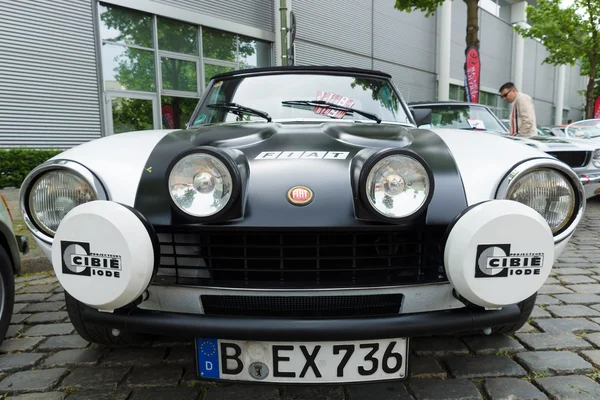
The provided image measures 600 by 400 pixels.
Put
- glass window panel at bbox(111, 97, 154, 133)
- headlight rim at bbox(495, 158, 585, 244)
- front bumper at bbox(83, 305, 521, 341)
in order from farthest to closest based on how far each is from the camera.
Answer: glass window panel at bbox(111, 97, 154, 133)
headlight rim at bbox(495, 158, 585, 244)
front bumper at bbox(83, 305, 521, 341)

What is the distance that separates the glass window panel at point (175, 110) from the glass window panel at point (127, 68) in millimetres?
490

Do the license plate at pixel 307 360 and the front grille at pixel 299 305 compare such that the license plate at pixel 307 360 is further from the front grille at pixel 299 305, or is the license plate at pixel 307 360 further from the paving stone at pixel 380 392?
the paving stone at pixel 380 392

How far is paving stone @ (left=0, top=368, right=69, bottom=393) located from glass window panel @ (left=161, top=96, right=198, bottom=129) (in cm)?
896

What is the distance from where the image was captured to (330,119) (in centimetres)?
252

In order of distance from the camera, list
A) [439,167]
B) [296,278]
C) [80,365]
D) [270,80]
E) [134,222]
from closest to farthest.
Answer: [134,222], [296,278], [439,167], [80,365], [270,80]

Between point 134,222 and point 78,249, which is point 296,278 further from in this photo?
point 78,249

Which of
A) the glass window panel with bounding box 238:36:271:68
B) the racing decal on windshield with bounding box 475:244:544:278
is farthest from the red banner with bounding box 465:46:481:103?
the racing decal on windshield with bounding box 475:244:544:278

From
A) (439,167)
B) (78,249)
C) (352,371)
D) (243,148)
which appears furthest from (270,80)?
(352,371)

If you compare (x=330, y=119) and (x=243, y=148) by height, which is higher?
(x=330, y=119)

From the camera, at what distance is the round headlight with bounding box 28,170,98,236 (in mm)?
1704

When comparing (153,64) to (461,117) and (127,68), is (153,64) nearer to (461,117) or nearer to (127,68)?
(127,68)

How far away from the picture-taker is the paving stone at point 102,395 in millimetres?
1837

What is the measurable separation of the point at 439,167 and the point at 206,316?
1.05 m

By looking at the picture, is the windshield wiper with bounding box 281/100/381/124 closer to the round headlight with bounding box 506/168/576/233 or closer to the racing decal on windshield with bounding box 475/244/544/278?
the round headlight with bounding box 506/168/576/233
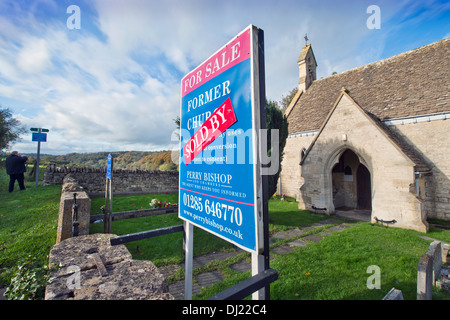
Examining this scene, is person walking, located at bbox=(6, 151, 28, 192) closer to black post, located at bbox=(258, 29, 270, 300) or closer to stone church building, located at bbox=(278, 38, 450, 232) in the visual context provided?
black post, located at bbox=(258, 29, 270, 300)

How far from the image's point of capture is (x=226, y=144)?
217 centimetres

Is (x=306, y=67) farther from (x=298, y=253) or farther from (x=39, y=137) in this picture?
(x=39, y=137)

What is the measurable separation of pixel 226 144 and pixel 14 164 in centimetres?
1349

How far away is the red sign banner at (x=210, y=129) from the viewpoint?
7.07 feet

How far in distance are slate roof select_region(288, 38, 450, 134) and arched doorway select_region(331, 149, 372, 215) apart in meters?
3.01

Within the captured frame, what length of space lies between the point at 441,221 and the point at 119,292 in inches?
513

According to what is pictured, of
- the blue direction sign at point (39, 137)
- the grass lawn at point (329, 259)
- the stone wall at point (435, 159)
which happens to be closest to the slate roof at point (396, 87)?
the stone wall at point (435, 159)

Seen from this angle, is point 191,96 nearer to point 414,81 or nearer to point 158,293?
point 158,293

________________

| Stated task |
Can you set down, word for word, the material starting at the line that contains "Is (x=306, y=67)" and ending with the last line of the material, including both ends?

| Answer to the task |
Is (x=306, y=67) farther from (x=298, y=253) or farther from (x=39, y=137) in this picture?
(x=39, y=137)

What is the measurable separation of pixel 226 144 and pixel 14 164 in centimetres?
1349

How far away is the red sign banner at (x=210, y=129) from the viewpoint?
7.07 feet

How far in distance are slate roof select_region(288, 38, 450, 134) and arched doorway select_region(331, 149, 372, 215) apart in meters?
3.01

Within the captured frame, what length of space lies between the point at 441,221 and the point at 119,292 in inches?
513

According to what is pictured, of
- the blue direction sign at point (39, 137)
- the grass lawn at point (329, 259)
- the stone wall at point (435, 159)
which happens to be closest to the slate roof at point (396, 87)?
the stone wall at point (435, 159)

Seen from this angle, is point 191,96 nearer to point 414,81 or nearer to point 158,293?
point 158,293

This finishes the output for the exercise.